We encourage whoever is interested to read it, and make up their own minds.
(We couldn't help notice that the same set of results were interpreted wildly differently within the community. A debate between opposing camps of LLMs ensued. Perhaps that's a good thing?)
It's bad enough that I've considered writing some sort of cursed bash->posh translation layer
Yet it has no issues at all implementing and then writing slopjective-c 3.0
It’s the first model where I didn’t have to ask, repeatedly, that it use Powershell 5, and never use emojis or other invalid characters, like Gemini and those non-ASCII spaces.
I'm getting good productivity gains, but it requires a lot of hand holding because AI does not know what it's doing.
On far less novel problems I get far better results.
If the llm has “skills” for that language, it will definitely increase accuracy.
Would love to see how the benchmarks results change if the esoteric languages are changed a bit to make them have 1-token keywords only.

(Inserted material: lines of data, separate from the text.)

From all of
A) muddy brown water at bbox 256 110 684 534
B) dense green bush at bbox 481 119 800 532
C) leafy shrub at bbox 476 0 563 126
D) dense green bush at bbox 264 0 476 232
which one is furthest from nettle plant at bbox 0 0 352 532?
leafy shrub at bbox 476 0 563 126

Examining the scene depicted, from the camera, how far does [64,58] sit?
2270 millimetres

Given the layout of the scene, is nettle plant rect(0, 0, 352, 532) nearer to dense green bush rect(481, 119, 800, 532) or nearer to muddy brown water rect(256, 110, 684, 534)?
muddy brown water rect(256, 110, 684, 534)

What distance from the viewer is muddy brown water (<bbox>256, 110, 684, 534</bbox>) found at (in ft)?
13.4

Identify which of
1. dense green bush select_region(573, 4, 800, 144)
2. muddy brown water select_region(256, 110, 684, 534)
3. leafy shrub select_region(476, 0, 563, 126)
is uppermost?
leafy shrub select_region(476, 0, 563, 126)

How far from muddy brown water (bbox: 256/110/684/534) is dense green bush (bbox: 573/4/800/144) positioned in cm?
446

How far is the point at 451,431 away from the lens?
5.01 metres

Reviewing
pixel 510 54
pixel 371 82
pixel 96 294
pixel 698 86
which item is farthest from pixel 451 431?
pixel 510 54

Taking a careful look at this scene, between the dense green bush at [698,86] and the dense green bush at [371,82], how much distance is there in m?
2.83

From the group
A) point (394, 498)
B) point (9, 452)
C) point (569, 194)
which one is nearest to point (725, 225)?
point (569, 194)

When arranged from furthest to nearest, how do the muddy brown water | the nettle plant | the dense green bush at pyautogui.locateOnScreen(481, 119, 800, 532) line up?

Reasoning is hard, reasoning about colors while wearing glasses that obfuscate the real colors... even harder... but not the core issue if your brain not wired correctly to reason.
I suspect the way out of this is to separate knowledge from reason: to train reasoning with zero knowledge and zero language... and then to train language on top of a pre-trained-for-reasoning model.
Current frontier models are really good at generating boiler plate, and really good at summarizing, but really lack the ability to actually comprehend and reason about what’s going on. I think this sort of test really highlights that. And is a nice reminder that, the LLMs, are only as good as their training data.
When an LLM or some other kind of model does start to score well on tests like this, I’d expect to see better them discovering new results, solutions, and approaches to questions/problems. Compared to how they work now, where they generally only seem to uncover answers that have been obfuscated but are present.